§ **GIVEN REQUEST 1**
How many lines in the rows contain the string "handle"? Reply with the number alone.

§ **SOURCE EXCERPT**
## start

Contact: Public Affairs Office, www-news@lanl.gov, (505) 667-7000 (99-118)

LOS ALAMOS, N.M., August 24, 1999 — Neutron scattering pioneer Ferenc Mezei of the Department of Energy's Los Alamos National Laboratory will receive the first-ever Walter Haelg Prize from the European Neutron Scattering Association.

Mezei, the visiting John Wheatley Scholar working in the Los Alamos Neutron Science Center Division, will receive the award, along with about $6,000, next month during the association's four-day European Conference on Neutron Scattering in Budapest, Hungary.

The award is named for Professor Haelg, the initiator of neutron scattering in Switzerland, who made a generous donation to fund the award. It will be given every other year to a European scientist for outstanding work in neutron scattering with long-term impact on scientific or technical applications.

## end

§ **GIVEN REQUEST 2**
Copy the part of the prize announcement between "LOS ALAMOS, N.M., August" and "Neutron Scattering Association.", inclusive, word for word.

§ **LISTED ENTRIES**
## start

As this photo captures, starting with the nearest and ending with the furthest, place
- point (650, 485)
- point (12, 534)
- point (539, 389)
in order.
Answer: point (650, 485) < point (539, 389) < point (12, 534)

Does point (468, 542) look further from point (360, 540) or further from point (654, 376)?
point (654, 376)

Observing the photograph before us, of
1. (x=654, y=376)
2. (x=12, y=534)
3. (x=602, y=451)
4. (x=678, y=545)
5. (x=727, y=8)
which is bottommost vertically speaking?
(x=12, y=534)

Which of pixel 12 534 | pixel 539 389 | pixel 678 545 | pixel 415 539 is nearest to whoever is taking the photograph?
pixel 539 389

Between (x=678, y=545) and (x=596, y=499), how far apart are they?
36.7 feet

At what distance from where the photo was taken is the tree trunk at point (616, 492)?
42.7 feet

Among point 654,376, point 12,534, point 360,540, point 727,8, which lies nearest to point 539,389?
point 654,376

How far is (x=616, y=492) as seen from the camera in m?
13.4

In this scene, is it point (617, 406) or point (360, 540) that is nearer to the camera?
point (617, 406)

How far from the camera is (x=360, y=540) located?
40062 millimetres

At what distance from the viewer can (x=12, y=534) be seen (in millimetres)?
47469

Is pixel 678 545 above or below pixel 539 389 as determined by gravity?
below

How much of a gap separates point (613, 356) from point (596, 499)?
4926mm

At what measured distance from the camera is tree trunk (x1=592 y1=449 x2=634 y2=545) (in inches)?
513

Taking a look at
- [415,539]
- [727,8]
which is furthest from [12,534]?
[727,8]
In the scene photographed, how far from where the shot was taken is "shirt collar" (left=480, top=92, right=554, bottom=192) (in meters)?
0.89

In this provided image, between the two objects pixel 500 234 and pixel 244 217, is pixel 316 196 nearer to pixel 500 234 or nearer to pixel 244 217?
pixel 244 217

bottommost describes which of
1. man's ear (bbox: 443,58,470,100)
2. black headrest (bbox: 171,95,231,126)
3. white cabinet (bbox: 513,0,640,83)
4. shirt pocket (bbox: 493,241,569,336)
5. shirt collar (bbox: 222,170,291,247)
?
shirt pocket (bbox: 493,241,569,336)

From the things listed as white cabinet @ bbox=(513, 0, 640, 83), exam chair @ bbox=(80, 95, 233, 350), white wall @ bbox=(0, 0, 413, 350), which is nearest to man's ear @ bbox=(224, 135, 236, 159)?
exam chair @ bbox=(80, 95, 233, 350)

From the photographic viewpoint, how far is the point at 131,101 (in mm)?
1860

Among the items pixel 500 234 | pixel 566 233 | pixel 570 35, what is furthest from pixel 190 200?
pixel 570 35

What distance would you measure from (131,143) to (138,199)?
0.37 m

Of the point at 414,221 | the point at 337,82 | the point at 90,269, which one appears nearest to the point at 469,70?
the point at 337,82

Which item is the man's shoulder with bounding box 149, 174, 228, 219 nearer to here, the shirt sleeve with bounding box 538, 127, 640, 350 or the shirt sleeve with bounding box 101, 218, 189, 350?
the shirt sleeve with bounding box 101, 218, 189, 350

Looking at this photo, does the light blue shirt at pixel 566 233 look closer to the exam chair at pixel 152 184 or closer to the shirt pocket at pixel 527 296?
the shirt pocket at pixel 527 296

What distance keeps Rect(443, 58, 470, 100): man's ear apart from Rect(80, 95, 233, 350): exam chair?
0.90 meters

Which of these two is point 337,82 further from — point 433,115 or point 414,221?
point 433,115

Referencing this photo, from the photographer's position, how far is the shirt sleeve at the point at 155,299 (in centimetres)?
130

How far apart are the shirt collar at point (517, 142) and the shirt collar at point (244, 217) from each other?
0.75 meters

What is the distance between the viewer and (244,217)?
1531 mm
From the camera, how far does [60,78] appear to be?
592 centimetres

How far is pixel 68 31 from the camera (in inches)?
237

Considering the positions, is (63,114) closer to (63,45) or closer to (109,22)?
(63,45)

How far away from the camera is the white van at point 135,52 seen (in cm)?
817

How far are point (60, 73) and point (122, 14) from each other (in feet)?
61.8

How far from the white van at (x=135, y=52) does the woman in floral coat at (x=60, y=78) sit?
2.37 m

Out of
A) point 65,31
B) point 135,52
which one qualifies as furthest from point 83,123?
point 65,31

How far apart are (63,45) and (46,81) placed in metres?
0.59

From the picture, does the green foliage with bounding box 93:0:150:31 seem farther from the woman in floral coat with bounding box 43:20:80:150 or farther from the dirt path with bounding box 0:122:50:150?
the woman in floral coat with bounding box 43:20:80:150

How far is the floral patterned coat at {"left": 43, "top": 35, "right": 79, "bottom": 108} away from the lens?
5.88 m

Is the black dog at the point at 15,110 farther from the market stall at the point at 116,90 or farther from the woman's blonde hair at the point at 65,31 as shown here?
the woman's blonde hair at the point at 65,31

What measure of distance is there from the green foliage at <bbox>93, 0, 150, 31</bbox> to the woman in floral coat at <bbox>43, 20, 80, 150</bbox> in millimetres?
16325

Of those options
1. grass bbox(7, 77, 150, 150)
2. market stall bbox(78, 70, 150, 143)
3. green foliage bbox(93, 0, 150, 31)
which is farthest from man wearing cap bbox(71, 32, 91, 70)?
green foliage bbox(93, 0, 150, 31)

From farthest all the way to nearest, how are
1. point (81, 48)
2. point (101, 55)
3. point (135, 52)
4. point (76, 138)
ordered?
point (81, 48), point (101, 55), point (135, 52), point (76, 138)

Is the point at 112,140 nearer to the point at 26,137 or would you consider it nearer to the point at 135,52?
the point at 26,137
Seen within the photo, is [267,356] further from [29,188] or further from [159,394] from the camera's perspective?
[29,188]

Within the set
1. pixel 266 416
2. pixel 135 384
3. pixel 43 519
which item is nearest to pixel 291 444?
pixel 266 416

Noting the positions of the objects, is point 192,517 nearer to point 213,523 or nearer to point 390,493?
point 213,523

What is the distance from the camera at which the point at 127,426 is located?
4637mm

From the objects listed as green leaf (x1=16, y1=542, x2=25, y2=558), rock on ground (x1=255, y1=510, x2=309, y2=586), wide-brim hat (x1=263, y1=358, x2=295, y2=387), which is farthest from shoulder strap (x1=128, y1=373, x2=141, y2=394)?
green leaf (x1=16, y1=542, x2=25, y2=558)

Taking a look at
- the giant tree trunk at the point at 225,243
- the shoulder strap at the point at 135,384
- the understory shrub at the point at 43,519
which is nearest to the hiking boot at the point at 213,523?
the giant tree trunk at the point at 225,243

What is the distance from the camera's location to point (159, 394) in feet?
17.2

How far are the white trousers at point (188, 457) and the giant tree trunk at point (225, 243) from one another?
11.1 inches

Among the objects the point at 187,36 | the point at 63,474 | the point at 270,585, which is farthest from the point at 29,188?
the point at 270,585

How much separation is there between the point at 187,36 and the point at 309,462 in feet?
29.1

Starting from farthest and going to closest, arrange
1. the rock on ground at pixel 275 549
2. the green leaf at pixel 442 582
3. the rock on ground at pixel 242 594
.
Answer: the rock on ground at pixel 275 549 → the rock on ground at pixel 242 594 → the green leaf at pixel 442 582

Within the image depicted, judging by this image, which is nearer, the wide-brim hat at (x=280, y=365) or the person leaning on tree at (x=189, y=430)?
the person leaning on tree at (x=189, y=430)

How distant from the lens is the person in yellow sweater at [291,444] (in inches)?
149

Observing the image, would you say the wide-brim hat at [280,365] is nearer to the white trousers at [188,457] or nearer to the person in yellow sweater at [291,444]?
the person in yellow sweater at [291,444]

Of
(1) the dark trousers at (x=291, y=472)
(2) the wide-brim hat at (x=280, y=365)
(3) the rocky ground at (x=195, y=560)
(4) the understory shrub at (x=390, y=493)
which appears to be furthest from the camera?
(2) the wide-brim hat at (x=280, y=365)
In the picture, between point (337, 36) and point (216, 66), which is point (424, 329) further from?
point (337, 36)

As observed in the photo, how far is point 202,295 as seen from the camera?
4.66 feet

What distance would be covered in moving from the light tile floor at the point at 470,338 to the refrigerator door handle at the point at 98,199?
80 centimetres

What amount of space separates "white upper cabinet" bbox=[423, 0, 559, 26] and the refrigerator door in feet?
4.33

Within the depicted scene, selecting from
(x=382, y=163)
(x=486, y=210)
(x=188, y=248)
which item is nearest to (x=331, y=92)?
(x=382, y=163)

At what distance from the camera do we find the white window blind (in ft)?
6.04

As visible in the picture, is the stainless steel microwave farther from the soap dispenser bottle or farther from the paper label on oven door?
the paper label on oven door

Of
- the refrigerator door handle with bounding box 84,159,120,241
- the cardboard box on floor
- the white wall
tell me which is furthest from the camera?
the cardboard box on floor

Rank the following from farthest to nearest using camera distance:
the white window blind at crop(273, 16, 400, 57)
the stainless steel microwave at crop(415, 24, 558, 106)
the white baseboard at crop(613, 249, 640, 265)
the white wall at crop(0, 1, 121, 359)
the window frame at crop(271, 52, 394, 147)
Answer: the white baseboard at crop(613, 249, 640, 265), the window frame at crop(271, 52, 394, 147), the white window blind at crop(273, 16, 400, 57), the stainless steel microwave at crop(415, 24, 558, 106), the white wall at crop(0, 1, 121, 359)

## end
## start

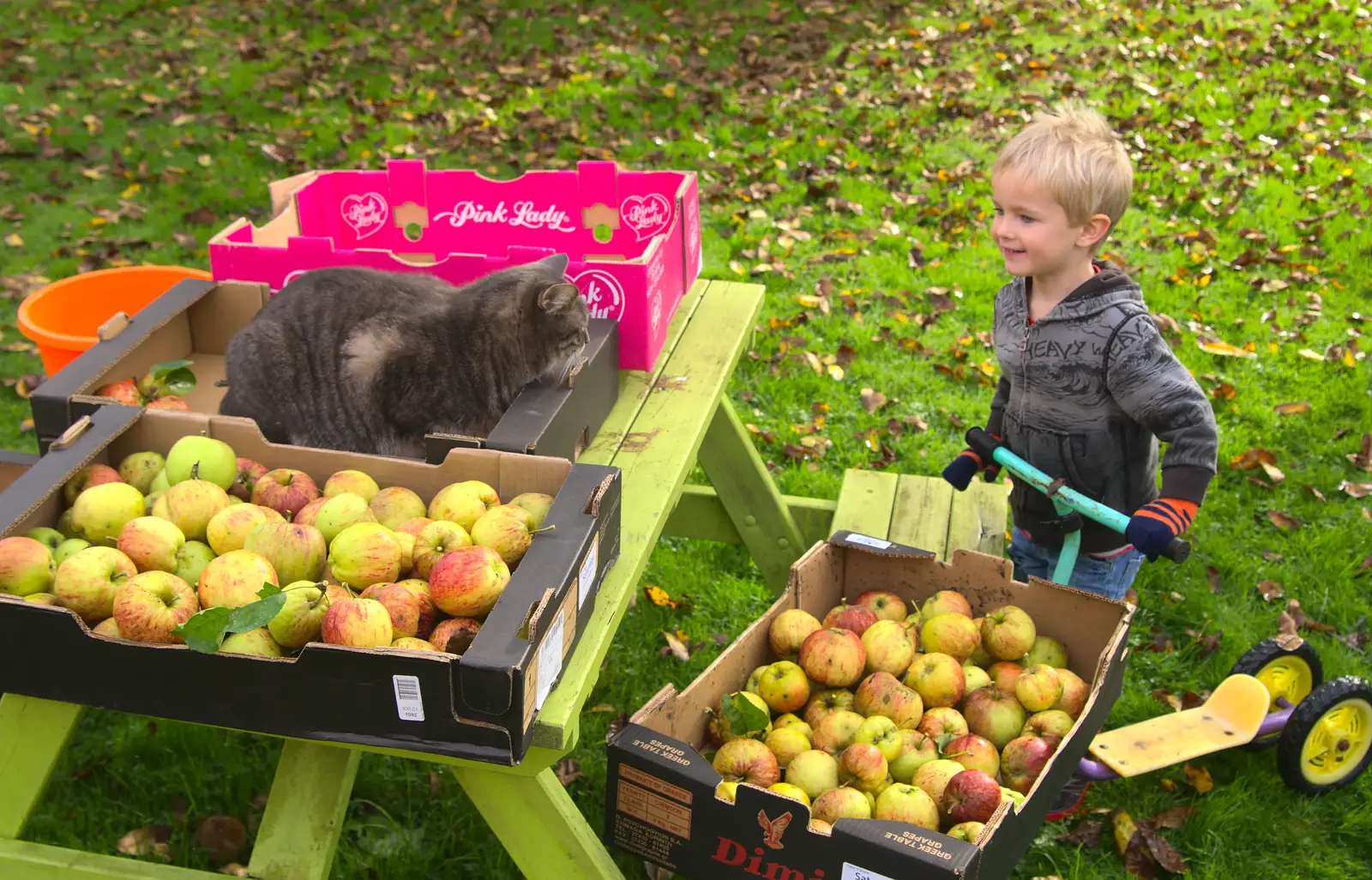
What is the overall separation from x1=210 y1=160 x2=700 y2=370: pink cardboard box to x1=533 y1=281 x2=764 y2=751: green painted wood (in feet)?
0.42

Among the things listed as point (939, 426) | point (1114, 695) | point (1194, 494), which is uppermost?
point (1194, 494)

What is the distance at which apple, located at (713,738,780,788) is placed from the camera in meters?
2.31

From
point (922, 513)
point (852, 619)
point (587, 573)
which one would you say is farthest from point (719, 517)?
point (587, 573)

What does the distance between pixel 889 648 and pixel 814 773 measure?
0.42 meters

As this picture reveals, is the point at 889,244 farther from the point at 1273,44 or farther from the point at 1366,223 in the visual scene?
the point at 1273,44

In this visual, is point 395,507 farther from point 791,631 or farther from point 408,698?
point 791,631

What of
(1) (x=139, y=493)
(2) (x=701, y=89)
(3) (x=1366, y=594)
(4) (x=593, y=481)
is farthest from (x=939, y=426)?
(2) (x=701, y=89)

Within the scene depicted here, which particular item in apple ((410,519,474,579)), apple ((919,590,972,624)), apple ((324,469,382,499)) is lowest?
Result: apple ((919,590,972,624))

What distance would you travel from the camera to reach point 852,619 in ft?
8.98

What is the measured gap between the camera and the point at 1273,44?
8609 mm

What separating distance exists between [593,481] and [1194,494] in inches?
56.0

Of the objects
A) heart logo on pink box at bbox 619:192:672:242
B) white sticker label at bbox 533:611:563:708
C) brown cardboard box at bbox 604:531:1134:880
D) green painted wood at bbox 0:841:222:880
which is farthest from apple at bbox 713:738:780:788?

## end
## start

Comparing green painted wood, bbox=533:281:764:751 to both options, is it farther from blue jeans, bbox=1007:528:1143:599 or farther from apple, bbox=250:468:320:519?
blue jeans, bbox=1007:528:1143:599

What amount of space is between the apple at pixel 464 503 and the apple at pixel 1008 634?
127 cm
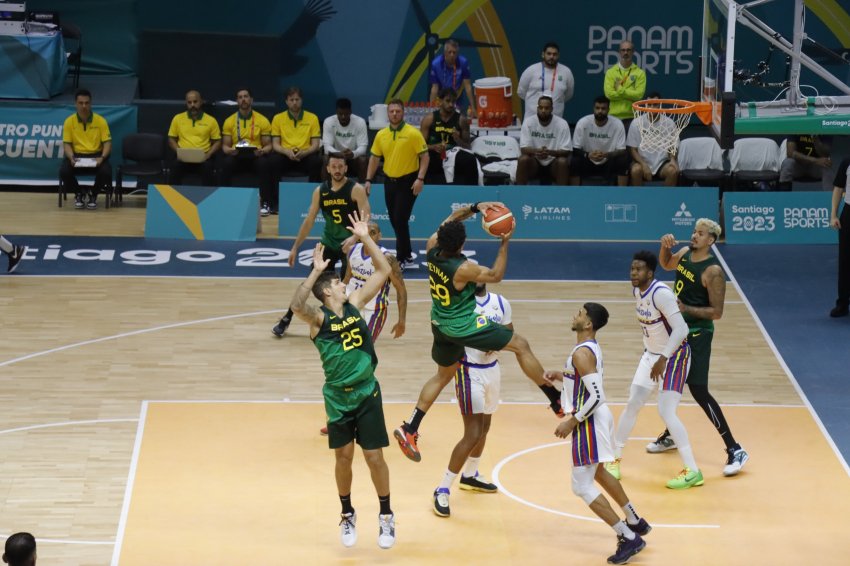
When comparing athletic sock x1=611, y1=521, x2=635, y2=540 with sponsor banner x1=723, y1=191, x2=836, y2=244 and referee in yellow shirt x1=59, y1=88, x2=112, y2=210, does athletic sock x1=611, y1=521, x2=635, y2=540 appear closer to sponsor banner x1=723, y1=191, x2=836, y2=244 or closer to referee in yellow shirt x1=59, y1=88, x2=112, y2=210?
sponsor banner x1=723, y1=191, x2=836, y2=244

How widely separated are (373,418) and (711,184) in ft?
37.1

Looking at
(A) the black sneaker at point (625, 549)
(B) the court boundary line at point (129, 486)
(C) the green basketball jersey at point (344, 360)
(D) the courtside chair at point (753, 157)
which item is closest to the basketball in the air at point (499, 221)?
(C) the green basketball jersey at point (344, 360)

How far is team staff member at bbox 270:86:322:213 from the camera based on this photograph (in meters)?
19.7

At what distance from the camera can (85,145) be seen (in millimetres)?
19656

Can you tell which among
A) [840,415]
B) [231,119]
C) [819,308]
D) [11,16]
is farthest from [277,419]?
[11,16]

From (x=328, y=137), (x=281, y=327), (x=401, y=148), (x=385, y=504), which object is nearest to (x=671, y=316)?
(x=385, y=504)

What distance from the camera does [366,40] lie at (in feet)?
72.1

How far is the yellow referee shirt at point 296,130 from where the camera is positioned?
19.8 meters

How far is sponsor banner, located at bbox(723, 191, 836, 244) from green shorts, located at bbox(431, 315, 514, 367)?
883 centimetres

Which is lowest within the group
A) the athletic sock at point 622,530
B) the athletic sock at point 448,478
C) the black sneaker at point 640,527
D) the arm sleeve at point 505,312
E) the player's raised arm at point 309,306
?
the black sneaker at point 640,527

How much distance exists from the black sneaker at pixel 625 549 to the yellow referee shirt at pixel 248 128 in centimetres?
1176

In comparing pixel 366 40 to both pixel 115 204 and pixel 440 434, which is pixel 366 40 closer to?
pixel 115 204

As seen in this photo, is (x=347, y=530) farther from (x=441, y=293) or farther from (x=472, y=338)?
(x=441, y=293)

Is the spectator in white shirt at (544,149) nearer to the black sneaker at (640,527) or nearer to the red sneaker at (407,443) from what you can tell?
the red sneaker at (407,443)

## end

§ **RESULT 1**
2

§ **RESULT 2**
LOS ALAMOS, N.M., August 24, 1999 — Neutron scattering pioneer Ferenc Mezei of the Department of Energy's Los Alamos National Laboratory will receive the first-ever Walter Haelg Prize from the European Neutron Scattering Association.